* TEXT BLOCK:
# # # #

Due to the large number of interactions it is hard to discuss the results. In some of the graphs clusters are clearly evident (and could be highlighted by using the cluster id for colors). The structure of the graphs obtained with the different methods for each given dataset is also different. This may be due to the fact that both the correlation based methods may detect indirect interactions.
In addition, given the scope of this analysis (with emphasis on nodes and edges conserved across different studies) there is little point in discussing individual networks, because this would require going into detail in the experimental approach used in each study.
The following chunk is designed to compare network plots built with different methods in a grid. Two of the datasets (chosen because they returned a network for all inference methods and because they had networks of different complexity have been chosen here). However, due to the large number of elements in the graph, plotting all the elements (graph, legend, title) is difficult and may require acting on graphic parameters.

if(keep_time) tic("Plotting and saving networks in a grid")

p1<-netplot_list[[2]][[1]]
p2<-netplot_list[[2]][[2]]
p3<-netplot_list[[2]][[3]]
p4<-netplot_list[[2]][[4]]
ggrid_1 <- egg::ggarrange(p1, p2, p3, p4, nrow = 2, ncol = 2)
fn <- paste(file.path(output_folder,out_filename_pref), "_ST110.tiff",sep="")
ggsave(ggrid_1, filename = fn, dpi = 600, width = 7, height = 7)
ggrid_1

p5<-netplot_list[[9]][[1]]
p6<-netplot_list[[9]][[2]]
p7<-netplot_list[[9]][[3]]
p8<-netplot_list[[9]][[4]]
ggrid_2 <- egg::ggarrange(p5, p6, p7, p8, nrow = 2, ncol = 2)
fn <- paste(file.path(output_folder,out_filename_pref), "_ST136.tiff",sep="")
ggsave(ggrid_2, filename = fn, dpi = 600, width = 7, height = 7)
ggrid_2

if(play_audio) beep(sound = 6)
if(keep_time) toc()
rm(p1, p2, p3, p4, p5, p6, p7, p8)

Node analysis.

When comparing networks from several studies it might be of interest to classify nodes on the basis of their measures of centrality across multiple studies: is there a super hub (i.e. a node which i a hub in several networks)? How are different centrality measures related? Are there nodes which engage more often in negative interactions? Of course it would be pointless to compare across several methods of inference or, given the results above, between ASV and FMBN studies (when aggregation at the genus level is used). This script will produce a few node plots as a proof of concept. Both SPIEC-EASI and SparCC will be used on data extracted from FMBN and aggregated at the genus level.

if(keep_time) tic("Node analysis")

mymethods <- c("spieceasi","sparcc")
n_to_label <- 20 # max number of nodes to label in the node plots
node_analysis_list <- vector("list", length = length(mymethods))
for(i in seq_along(mymethods)){
  # create the dfs, one for spiec-easi and one for sparCC and only select FMBN
  # only select nodes with degree>0
  FMBN_node_df <- node_stats_df %>%
    dplyr::filter(method == mymethods[i]) %>%
    dplyr::filter(degree>0) %>%
    mutate(Study = as.factor(Study),
           rel_pos_degree = pos_degree / sum(pos_degree)) %>%
    dplyr::rename(tlabel = label)

# # # #

* DATA EXTRACT:
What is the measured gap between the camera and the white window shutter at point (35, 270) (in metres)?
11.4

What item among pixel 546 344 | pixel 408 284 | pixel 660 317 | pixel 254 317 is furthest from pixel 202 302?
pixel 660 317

# # # #

* THE TASKS:
A - Can you reproduce the network analysis excerpt word for word, starting with "ggsave(ggrid_2, filename = fn, dpi" and going on through "the genus level."?
B - What comes next in the network analysis excerpt? Write the part that follows its final line.
The data has no connection to the network analysis excerpt.

* WRITTEN ANSWERS:
A -
ggsave(ggrid_2, filename = fn, dpi = 600, width = 7, height = 7)
ggrid_2

if(play_audio) beep(sound = 6)
if(keep_time) toc()
rm(p1, p2, p3, p4, p5, p6, p7, p8)

Node analysis.

When comparing networks from several studies it might be of interest to classify nodes on the basis of their measures of centrality across multiple studies: is there a super hub (i.e. a node which i a hub in several networks)? How are different centrality measures related? Are there nodes which engage more often in negative interactions? Of course it would be pointless to compare across several methods of inference or, given the results above, between ASV and FMBN studies (when aggregation at the genus level is used). This script will produce a few node plots as a proof of concept. Both SPIEC-EASI and SparCC will be used on data extracted from FMBN and aggregated at the genus level.

B -
  
  
  # use a loop to do the node degree graphs, print them and put them in a list
  node_degree_plot_list <- vector("list", length=nlevels(FMBN_node_df$study))
  
  for(j in seq_along(levels(FMBN_node_df$Study))){
    gtitle = paste(levels(FMBN_node_df$Study)[j], mymethods[i], sep = ", ")
    temp_df <- FMBN_node_df %>% 
      dplyr::filter(Study ==levels(FMBN_node_df$Study)[j]) %>%
      mutate(dgr = pos_degree + neg_degree) %>%
      arrange(-dgr) %>%
      rowid_to_column() %>% 
      mutate(to_label = if_else((rowid<=20 | is_hub), tlabel, NA_character_))
    
    ave_degree = mean(temp_df$dgr, na.rm = T)
    ave_pos_degree = mean(temp_df$pos_degree, na.rm = T)
    # creating the plot, only the names of the top 20 nodes (in terms of degree)
    # are plotted, hubs are always plotted
    ggp <- ggplot(
      temp_df,
      mapping = aes(
        x = pos_degree,
        y = dgr,
        label = str_trunc(genus, 12, side = "center")
      )
    ) +
      geom_smooth(method = "lm", linetype = 3, se = F, color = I("black"), show.legend = F) +
      geom_point(mapping = aes(color = phylum,
                               size = relAbundance,
                               alpha = between)) +
      geom_text_repel(show.legend = F, max.overlaps = 20, alpha = I(0.5)) +
      geom_abline(slope = 1, intercept = 0, linetype = 1) +
      geom_hline(yintercept = ave_degree, linetype = 3, show.legend = F) +
      geom_vline(xintercept = ave_pos_degree, linetype = 3, show.legend = F) +
      scale_alpha_continuous(range = c(0.4, 1)) +
      scale_size_continuous(range = c(1,6)) +
      labs(
        x = "positive degree",
        y = "degree",
        size = "relative abundance",
        alpha = "betweenness",
        title = gtitle
      ) +
      theme_bw() +
      theme(plot.title = element_text(hjust = 0.5))
    
    print(ggp)
    node_degree_plot_list[[j]] <- ggp
    names(node_degree_plot_list[[j]]) <- gtitle
  }
  file_name <- paste(file.path(output_folder,out_filename_pref), "_", mymethods[i], "_nodeplots.Rdata",sep="")
  save(node_degree_plot_list, file = file_name)
  
  # calculate frequency for hubs (meaningful only if you have many taxa and the percentile for hub detection is low, say 0.75-0.90)
  n_datasets <- dplyr::n_distinct(FMBN_node_df$dataset)
  FMBN_node_df_hubs <- FMBN_node_df %>%
    dplyr::filter(is_hub == T) %>%
    group_by(tlabel, phylum, class) %>%
    summarise(hub_freq = n()/n_datasets) %>%
    arrange(-hub_freq)
  cat("method", mymethods[i], "hub frequency", "\n")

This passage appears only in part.